TongGraph's probabilistic extension is finite and discrete. It supports binary variables, categorical variables with explicit ordered states, factor tables, CPDs, runtime evidence, persisted evidence, posteriors, and inference traces.

Probabilities are explicit

Graph properties can store weights, but probabilistic inference only uses variables and factors created through the inference APIs.

Model Objects

Concept API Purpose
Variable add_variable Defines a domain, ordered states, optional owner node, prior, and posterior metadata.
Factor table add_factor_table Adds a dense potential table over ordered variables.
CPD add_cpd Adds a conditional probability table for one child variable and parent variables.
Evidence add_evidence and runtime evidence={...} Fixes variables to observed states.
Posterior posterior Reads persisted posterior, explicit posterior metadata, or prior fallback.

Active Subgraph Compilation

compile_active_subgraph limits inference to variables and factors near query variables and evidence.

flowchart TD
    Query["query variables"] --> Owners["owner graph nodes"]
    Evidence["runtime or persisted evidence"] --> Owners
    Owners --> Radius["radius-limited graph expansion"]
    Radius --> Variables["variables attached to active nodes"]
    Variables --> Factors["factor tables touching active variables"]
    Factors --> Active["active inference problem"]
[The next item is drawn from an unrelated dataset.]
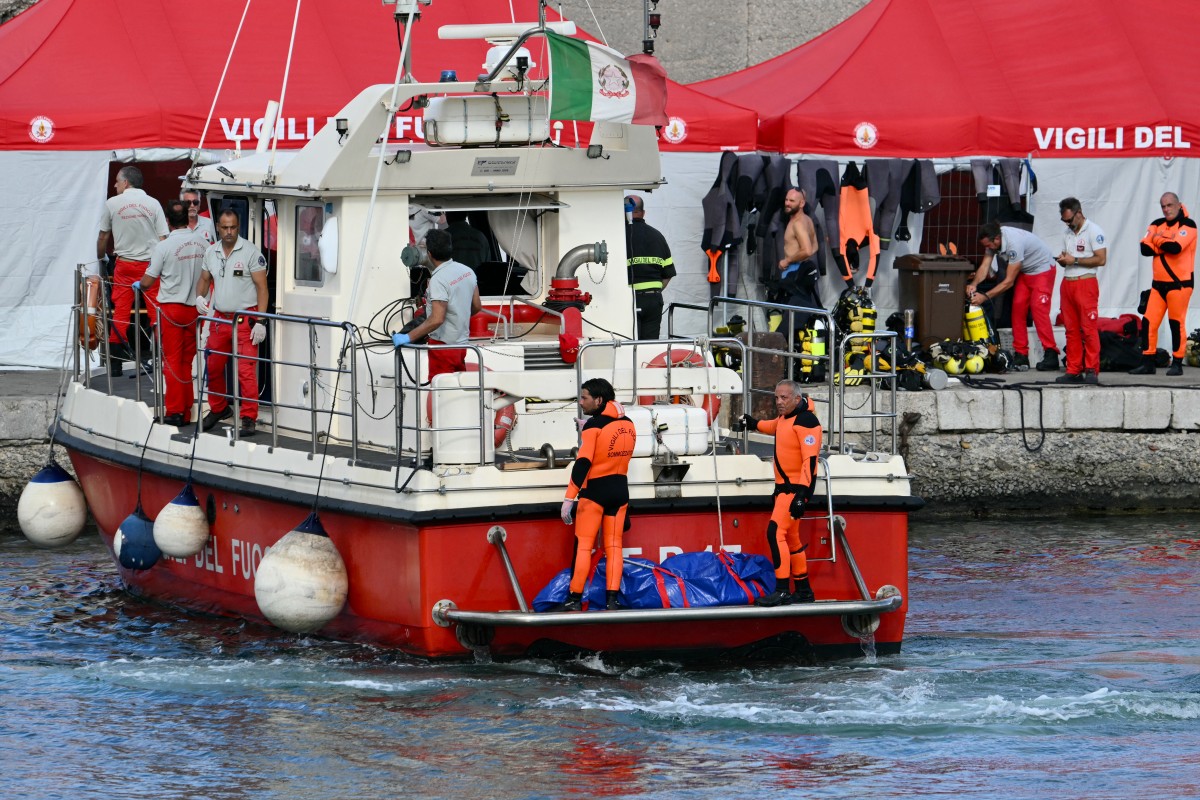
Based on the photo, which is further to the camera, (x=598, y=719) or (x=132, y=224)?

The returned dictionary includes variables, factors, graph_nodes, boundary_variables, and truncated.

Sum-Product Messages

For a variable \(x\), factor \(f\), prior \(\phi_x\), evidence indicator \(\mathbb{1}_e\), and factor potential \(\psi_f\):

\[ m_{x \rightarrow f}(x) \propto \phi_x(x)\mathbb{1}_e(x) \prod_{g \in N(x) \setminus f} m_{g \rightarrow x}(x) \]
\[ m_{f \rightarrow x}(x) \propto \sum_{\mathbf{y}=N(f)\setminus x} \psi_f(x, \mathbf{y}) \prod_{y \in \mathbf{y}} m_{y \rightarrow f}(y) \]

Beliefs are normalized products of priors, evidence, and incoming factor messages:

\[ b_x(x) \propto \phi_x(x)\mathbb{1}_e(x)\prod_{f \in N(x)}m_{f \rightarrow x}(x) \]

Residual Asynchronous Schedule

belief_propagation uses a residual asynchronous schedule:

  1. Initialize variable-to-factor and factor-to-variable messages uniformly.
  2. Compute candidate updates for all active message directions.
  3. Pick the candidate with largest L1 residual.
  4. Apply damping:

[ m_{new} = normalize((1-d)\cdot m_{candidate} + d\cdot m_{old}) ]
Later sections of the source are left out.